New evidence shows that the malware used to infiltrate Target's systems was entirely ordinary - as far as malware designed to slurp up financial data for its hackers goes. Brian Krebs from KrebsonSecurity provides analysis on the software, which can be obtained for between $1,800 and $2,300 - depending on whether a hacker wants the budget or full version of the crimeware.

The breach involved memory-scraping malware. "This type of malicious software uses a technique that parses data stored briefly in the memory banks of specific POS devices; in doing so, the malware captures the data stored on the card’s magnetic stripe in the instant after it has been swiped at the terminal and is still in the system’s memory. Armed with this information, thieves can create cloned copies of the cards and use them to shop in stores for high-priced merchandise. Earlier this month, U.S. Cert issued a detailed analysis of several common memory scraping malware variants," Krebs wrote.

The malware was installed on the embedded Windows OS computers on the point-of-sale (POS) terminals in all of target's US stores, Forbes reports. The software was able to store and grab the information from the magnetic strip of each credit card swiped. Data was stored while it was temporarily on the POS machine, before it was encrypted and sent to financial institutions for verification. The information was stored until it could be retrieved in batches through a persistent remote connection, Forbes' Anthony Wing Kosner explained.

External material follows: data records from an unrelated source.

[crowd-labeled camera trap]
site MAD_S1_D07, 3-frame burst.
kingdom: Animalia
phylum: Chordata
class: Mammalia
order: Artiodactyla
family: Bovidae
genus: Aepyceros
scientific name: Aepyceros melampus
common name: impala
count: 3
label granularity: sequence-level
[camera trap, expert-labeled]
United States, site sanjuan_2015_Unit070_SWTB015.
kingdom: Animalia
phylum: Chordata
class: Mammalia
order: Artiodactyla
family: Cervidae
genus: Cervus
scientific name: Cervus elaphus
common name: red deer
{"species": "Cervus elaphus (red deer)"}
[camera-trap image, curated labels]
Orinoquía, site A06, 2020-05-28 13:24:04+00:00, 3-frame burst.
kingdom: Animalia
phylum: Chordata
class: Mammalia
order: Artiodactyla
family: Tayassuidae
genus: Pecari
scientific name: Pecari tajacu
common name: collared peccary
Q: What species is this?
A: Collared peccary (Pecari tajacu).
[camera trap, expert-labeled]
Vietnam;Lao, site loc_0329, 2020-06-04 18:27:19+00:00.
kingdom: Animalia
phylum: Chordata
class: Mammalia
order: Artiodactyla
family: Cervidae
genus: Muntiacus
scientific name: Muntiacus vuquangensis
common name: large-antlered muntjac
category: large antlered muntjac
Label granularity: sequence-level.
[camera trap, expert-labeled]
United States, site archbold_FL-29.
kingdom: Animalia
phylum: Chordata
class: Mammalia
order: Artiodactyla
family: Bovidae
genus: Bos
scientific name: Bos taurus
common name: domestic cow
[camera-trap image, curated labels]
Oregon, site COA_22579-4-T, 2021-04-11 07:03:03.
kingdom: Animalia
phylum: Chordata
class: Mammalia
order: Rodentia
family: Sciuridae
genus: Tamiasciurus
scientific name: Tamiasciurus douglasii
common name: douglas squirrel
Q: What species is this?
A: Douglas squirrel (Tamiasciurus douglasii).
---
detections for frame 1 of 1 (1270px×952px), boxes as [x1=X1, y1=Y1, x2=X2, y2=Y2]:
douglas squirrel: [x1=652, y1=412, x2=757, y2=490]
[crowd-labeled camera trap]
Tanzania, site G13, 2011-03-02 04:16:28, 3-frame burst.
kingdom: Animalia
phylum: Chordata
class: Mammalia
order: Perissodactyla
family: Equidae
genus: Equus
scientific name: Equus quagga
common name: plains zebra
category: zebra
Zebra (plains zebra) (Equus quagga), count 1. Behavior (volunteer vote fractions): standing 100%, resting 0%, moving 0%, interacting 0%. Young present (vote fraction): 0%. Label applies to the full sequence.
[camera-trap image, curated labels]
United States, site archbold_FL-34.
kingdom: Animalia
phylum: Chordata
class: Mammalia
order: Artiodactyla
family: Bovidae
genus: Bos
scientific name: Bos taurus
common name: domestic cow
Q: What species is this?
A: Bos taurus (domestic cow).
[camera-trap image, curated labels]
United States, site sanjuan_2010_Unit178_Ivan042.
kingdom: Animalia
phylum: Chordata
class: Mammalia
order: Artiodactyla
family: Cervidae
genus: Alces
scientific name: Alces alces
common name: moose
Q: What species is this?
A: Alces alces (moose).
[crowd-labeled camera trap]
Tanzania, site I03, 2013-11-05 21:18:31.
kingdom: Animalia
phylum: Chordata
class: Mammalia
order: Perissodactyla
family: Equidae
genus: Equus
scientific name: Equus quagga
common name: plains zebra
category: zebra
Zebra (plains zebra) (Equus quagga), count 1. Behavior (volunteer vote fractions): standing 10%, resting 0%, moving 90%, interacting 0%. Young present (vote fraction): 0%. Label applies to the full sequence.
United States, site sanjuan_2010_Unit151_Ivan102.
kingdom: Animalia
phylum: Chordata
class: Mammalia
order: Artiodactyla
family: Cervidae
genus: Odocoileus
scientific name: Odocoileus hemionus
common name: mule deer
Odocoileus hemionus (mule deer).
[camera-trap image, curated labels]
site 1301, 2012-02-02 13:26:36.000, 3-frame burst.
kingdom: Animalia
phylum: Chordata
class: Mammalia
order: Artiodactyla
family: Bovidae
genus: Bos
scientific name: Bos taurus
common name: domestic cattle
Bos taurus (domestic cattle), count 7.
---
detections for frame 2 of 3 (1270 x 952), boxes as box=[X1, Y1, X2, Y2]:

Hackers were able to manage their whole operations by keeping an open channel to every POS terminal at every Target store via Target's central data network.

Target was not the only retailer that experienced a breach over the 2013 holiday shopping season. Neiman Marcus reported a breach that had occurred during the holiday season. Sources say that at least three additional retailers also experienced a security breach in the same time period, but have yet to come forward and make their customers aware.